» **About this task**
Excluding images, repeat the data exactly as given.

» **Collected material**
* * *

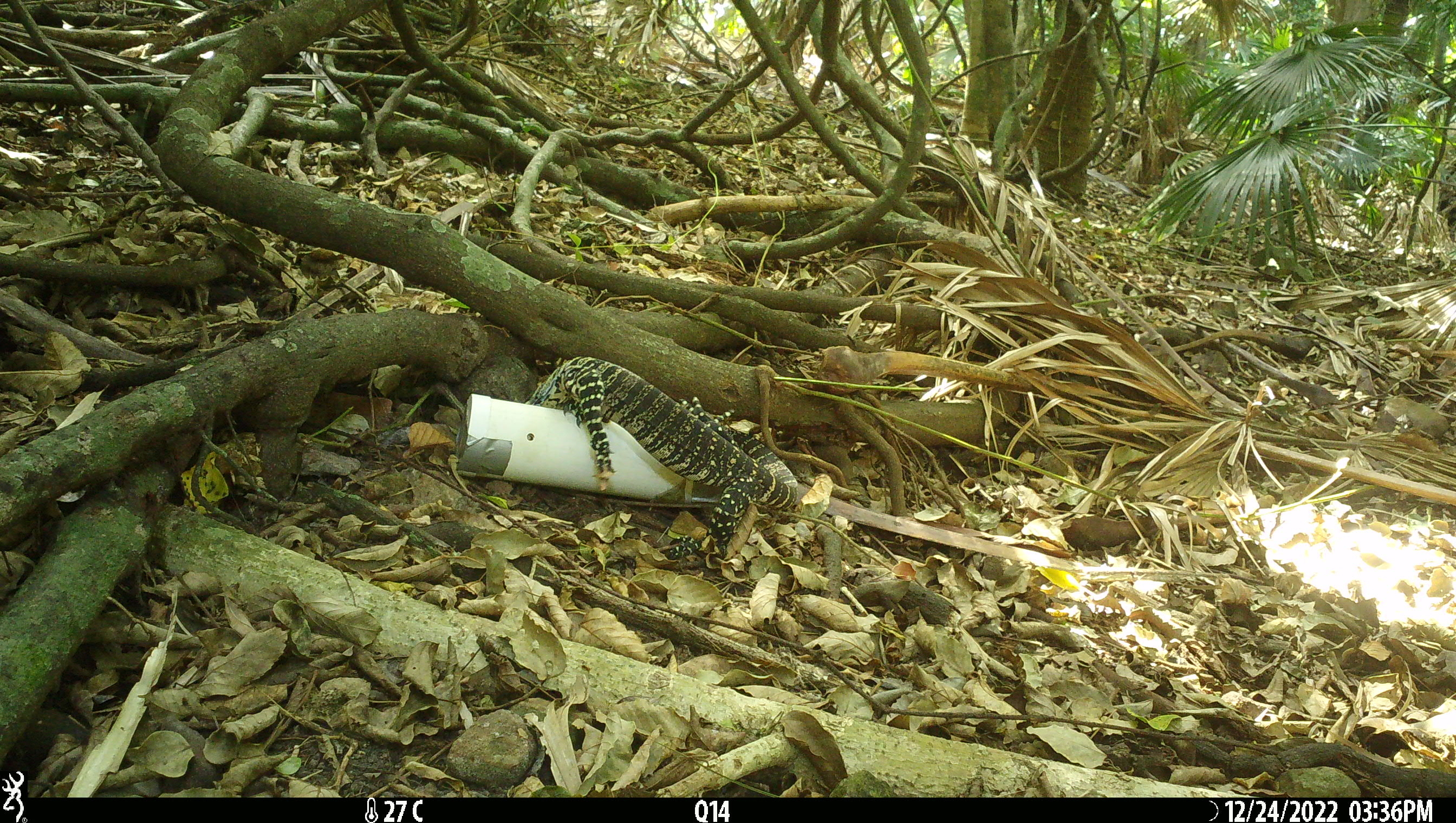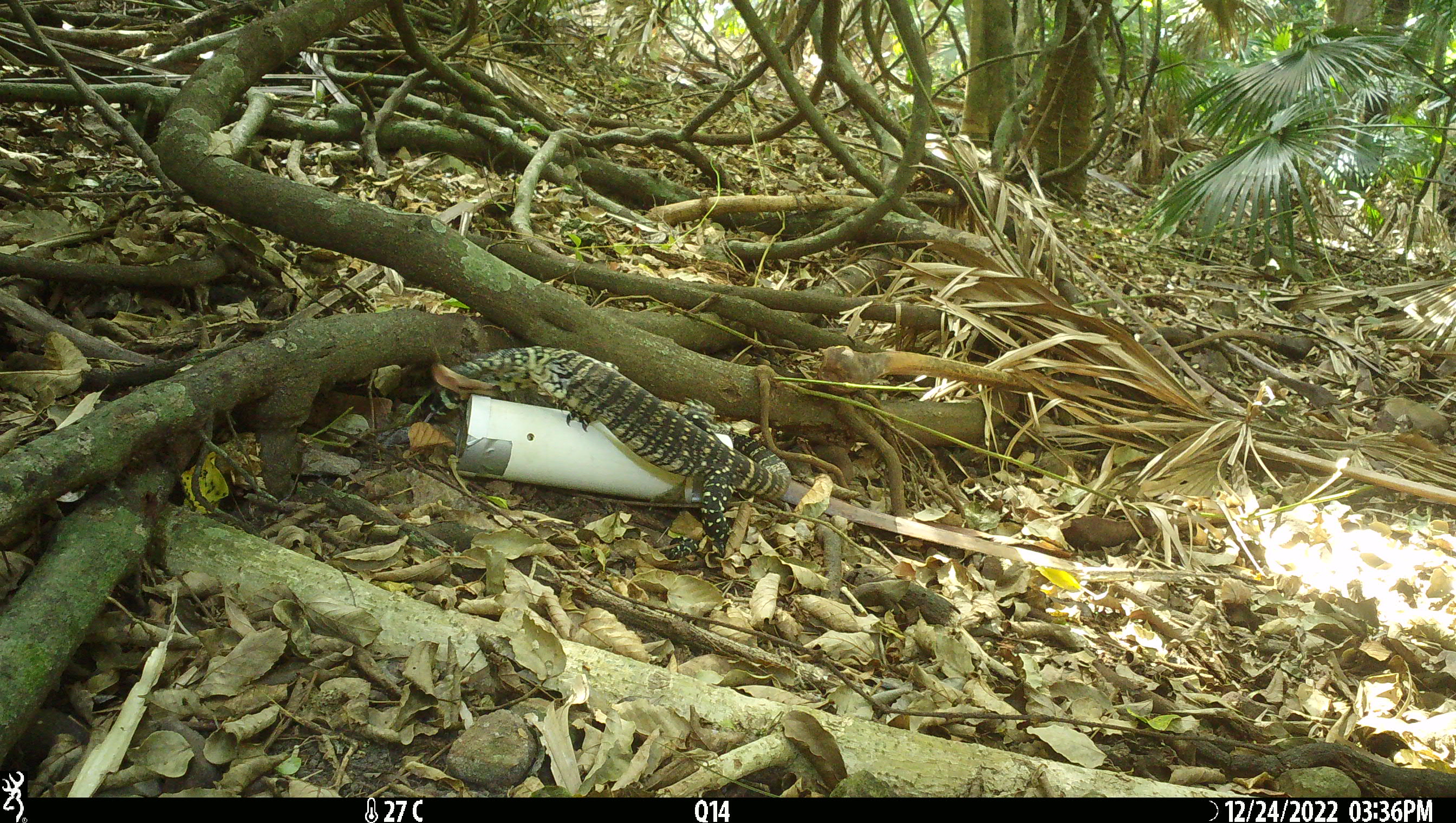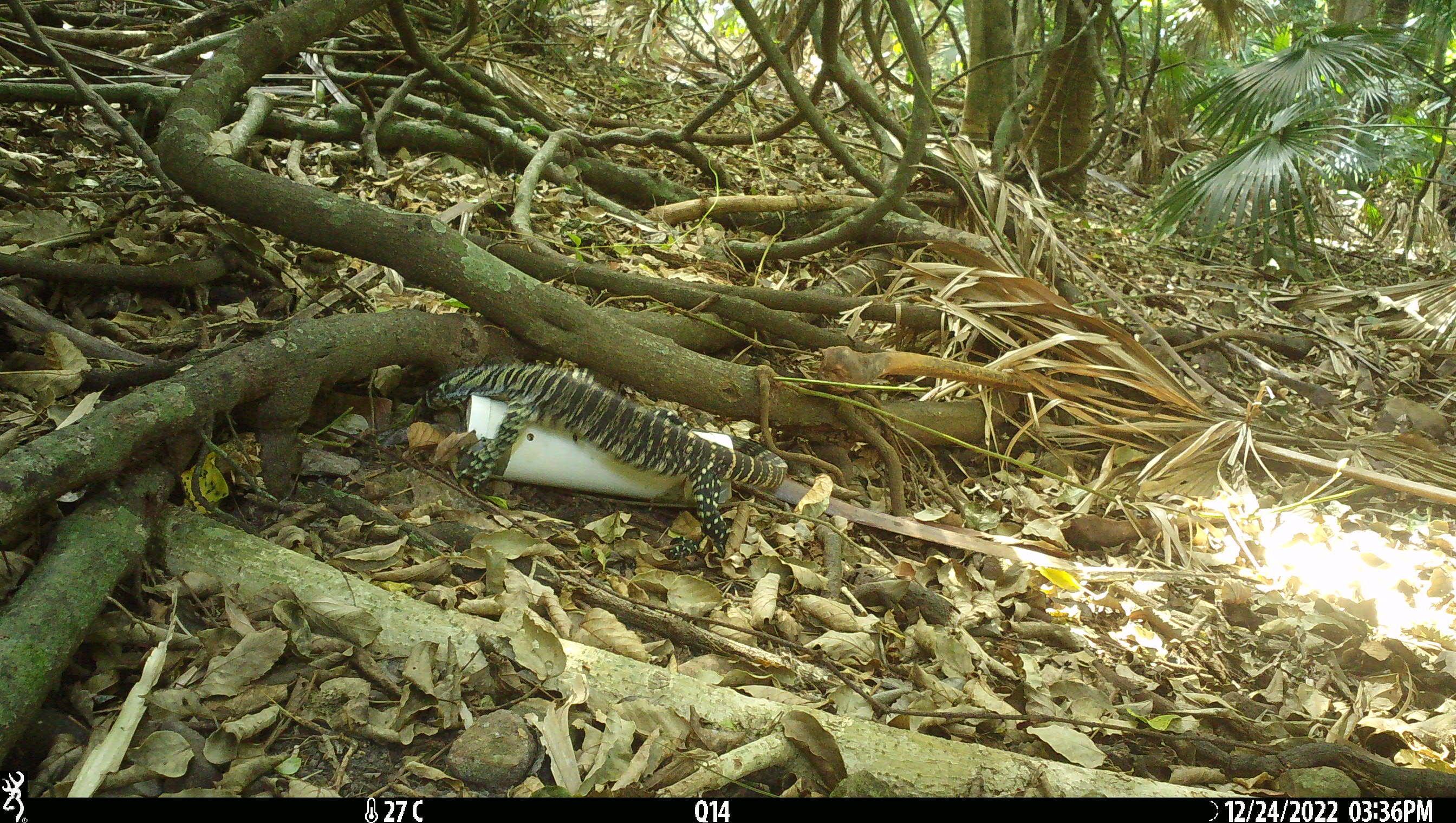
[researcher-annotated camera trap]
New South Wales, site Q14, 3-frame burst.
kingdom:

* * *

» **Written solution**
[researcher-annotated camera trap]
New South Wales, site Q14, 3-frame burst.
kingdom:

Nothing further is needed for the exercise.